■ Page text

+++

OAuth v2 (Google API) expiry Access Token

I am building an integration component using a graphical framework who has a pre-build OAuth2 connector. This framework required following fields for OAuth v2:

• Grant type
• Scope
• Auth Server URL
• Client Id
• Client Secret
• Access Token
• Refresh token

I need to get data from Google Analytics API, so I went to Google Dev Console (https://console.developers.google.com/project/927890000889/apiui/credential). I generated a 'Client ID for web application'. From the parameter of this object I was able to fill some of the parameters above

• Grant type : 'authorisation_code'
• Client Id : 'RANDOMCHARSam5o37nsiu730d.apps.googleusercontent.com'
• Client Secret : 'RANDOMCHARSiSwBA5OH5qYLUa'

Then using Google Oauth Playground (https://developers.google.com/oauthplayground) I was able to fill the missing bits

• Scope : 'https://www.googleapis.com/oauth/analytics'
• Auth Server URL : 'https://accounts.google.com/o/oauth2/auth'
• Access Token : 'RANDOMCHARSQAQv4HRF5-JsQEzUS61lj2YremyCocv0PQ4-agpzJe'
• Refresh token : 'RANDOMCHARSLPJnL4FPaDc2KP6V8kCzjjHO2Kj4Np_3X0'

Everything works fine, I am authorised to access and I get data from Google Analytics, but just for a while, after few minutes if I retry I receive an authorisation failure error. I believe that the problem is related to the expiration of the Access Token, but I don't know how to solve that. Worth to mention that this activity it's batch (no human interaction), so nobody can request a new access token. The integration framework is not extensible (I cannot write code to renew the code) so I believe there's a way to get a access token that never expire or some other mechanism to achieve the same result.

Bottom line, I am not sure if I approached the requirement correctly since the beginning (Client ID for web application).

+++

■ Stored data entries

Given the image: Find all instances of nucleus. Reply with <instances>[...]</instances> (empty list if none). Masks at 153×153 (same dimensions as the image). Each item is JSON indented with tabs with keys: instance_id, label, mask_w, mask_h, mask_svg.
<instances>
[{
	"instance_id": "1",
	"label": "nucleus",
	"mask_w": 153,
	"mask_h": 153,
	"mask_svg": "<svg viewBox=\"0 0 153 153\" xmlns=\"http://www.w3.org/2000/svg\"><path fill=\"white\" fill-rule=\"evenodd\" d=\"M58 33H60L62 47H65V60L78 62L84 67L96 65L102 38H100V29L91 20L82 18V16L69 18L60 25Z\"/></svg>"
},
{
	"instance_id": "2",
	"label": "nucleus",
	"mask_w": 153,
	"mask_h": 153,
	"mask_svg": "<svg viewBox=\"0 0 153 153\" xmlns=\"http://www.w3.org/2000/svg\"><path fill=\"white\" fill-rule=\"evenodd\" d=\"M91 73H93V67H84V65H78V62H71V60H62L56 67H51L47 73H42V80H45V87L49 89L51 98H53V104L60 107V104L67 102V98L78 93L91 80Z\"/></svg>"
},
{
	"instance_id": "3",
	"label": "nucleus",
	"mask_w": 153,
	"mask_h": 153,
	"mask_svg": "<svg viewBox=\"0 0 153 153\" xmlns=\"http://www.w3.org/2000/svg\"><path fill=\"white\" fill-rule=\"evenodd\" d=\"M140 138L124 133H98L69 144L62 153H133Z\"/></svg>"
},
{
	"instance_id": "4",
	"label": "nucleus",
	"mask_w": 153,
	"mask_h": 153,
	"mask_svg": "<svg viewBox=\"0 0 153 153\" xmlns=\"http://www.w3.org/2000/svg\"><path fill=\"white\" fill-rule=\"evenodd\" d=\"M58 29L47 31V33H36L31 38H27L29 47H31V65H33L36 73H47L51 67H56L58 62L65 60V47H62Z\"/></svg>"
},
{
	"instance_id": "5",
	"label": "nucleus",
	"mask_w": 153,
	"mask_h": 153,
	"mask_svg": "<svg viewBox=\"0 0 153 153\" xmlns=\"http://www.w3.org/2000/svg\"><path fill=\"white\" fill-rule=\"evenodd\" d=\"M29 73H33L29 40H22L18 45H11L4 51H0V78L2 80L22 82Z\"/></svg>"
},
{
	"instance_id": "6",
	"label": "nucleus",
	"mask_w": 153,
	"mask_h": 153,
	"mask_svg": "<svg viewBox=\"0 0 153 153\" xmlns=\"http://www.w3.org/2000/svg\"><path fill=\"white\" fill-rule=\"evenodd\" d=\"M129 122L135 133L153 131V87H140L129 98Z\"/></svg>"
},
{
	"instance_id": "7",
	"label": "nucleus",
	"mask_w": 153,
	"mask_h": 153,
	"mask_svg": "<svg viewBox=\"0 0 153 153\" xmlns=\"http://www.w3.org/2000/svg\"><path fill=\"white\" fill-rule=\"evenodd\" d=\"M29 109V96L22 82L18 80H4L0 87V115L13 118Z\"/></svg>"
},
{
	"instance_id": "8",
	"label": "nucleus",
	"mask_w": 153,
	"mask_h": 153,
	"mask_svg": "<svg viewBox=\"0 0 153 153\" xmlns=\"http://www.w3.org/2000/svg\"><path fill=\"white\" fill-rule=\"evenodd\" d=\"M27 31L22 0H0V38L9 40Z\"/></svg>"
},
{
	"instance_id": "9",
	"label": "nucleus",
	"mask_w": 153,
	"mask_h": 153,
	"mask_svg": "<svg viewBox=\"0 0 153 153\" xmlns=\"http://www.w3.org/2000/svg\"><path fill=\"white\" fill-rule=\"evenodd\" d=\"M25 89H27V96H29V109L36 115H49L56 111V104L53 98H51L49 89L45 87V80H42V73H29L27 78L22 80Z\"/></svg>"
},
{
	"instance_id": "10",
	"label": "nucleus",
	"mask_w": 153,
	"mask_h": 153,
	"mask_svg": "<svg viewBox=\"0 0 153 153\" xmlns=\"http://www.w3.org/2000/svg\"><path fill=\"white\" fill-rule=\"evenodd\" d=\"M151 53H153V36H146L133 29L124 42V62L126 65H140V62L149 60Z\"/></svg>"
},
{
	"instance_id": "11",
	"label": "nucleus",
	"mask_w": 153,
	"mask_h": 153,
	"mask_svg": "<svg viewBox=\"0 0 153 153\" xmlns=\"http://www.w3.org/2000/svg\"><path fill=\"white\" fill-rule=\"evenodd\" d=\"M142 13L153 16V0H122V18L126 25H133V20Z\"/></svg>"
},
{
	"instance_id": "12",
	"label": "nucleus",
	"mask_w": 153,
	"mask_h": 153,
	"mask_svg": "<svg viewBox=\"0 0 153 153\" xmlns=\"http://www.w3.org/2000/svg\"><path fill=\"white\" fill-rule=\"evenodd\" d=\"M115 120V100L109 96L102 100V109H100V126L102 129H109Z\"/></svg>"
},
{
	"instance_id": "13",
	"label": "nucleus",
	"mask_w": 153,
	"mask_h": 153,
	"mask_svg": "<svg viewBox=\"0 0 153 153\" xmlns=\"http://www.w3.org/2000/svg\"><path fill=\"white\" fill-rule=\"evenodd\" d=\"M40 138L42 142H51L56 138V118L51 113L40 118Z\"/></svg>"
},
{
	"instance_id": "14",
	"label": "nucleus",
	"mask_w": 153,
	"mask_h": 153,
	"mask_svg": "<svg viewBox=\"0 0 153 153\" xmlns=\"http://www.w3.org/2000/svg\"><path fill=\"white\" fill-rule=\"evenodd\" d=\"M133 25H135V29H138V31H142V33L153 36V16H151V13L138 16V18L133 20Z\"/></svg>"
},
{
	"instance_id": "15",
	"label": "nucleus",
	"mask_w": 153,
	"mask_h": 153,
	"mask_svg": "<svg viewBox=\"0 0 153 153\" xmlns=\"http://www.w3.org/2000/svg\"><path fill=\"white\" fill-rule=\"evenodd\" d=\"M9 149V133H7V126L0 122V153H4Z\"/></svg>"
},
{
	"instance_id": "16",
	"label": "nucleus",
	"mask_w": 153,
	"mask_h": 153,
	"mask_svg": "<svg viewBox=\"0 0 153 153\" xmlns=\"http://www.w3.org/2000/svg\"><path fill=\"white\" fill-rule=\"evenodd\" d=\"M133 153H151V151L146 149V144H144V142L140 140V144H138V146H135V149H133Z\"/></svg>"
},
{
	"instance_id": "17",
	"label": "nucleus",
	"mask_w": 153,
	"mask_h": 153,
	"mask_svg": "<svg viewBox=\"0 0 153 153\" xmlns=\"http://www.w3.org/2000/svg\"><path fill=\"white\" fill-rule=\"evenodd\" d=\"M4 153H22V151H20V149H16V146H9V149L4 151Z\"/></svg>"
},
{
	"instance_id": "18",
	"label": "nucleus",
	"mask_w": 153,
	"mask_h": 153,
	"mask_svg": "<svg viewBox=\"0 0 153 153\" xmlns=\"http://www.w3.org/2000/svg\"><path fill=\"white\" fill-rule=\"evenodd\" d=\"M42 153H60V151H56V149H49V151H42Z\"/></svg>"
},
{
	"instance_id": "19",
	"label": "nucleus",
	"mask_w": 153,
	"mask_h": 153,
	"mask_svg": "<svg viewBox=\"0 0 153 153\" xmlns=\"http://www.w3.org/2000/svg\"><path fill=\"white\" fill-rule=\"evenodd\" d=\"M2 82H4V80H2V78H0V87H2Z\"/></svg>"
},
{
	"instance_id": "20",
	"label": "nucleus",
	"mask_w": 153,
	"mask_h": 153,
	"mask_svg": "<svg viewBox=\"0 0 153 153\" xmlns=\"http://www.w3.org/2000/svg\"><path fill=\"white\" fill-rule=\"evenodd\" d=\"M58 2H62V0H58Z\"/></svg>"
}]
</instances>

+++

■ Tasks to perform
A. In the forum post about Google OAuth token expiry, what grant type did the writer enter for the connector?
B. Write the next part of the forum post about Google OAuth token expiry, picking up after its last sentence.

■ Answer set
A. authorisation_code

B.
Any help is much appreciated, Giovanni

Hey Filip, thanks for helping out. I had a look at the link you gave me. My understanding is that, while the access_token expires the refresh_token does not. So once the access_token is expired, if I send a request with the refresh_token, Google Oauth implementation sends me back a new access_token that I can use to access the resource (in my case authenticate to Google Analytics API). Is my understanding correct? Cheers, Giovanni

Yes that's exactly right. Keep in mind that it is possible for the refresh token request to fail. This will happen in cases where the original authorizer revokes access, but if you're the original authorizer then obviously you don't have to worry about this.

Can we request as many access token by refresh token? So i can use it Permanently with on time user access? Is it?

@PhilipWalton Your answer helped me a lot. Can we add email and password of a gmail account like our own? Because the application I'm working on is a automated script which will run every 24 Hours through cronjob on a server. So no user interaction there. But in testing the authentication prompt me to select a gmail account to authenticate.

Hey guys! The docs changed and I can't find any code how to refresh an expired access token... Can anybody help?

Follow "Retrieving the Access Token and Refresh Token" section in the below blog to see how to refresh the access token dillysadventures.blogspot.com/2017/11/…

Thanks! This is valuable info - "There is currently a limit of 50 refresh tokens per user account per client.If the limit is reached, creating a new token automatically invalidates the oldest token without warning. This limit does not apply to service accounts."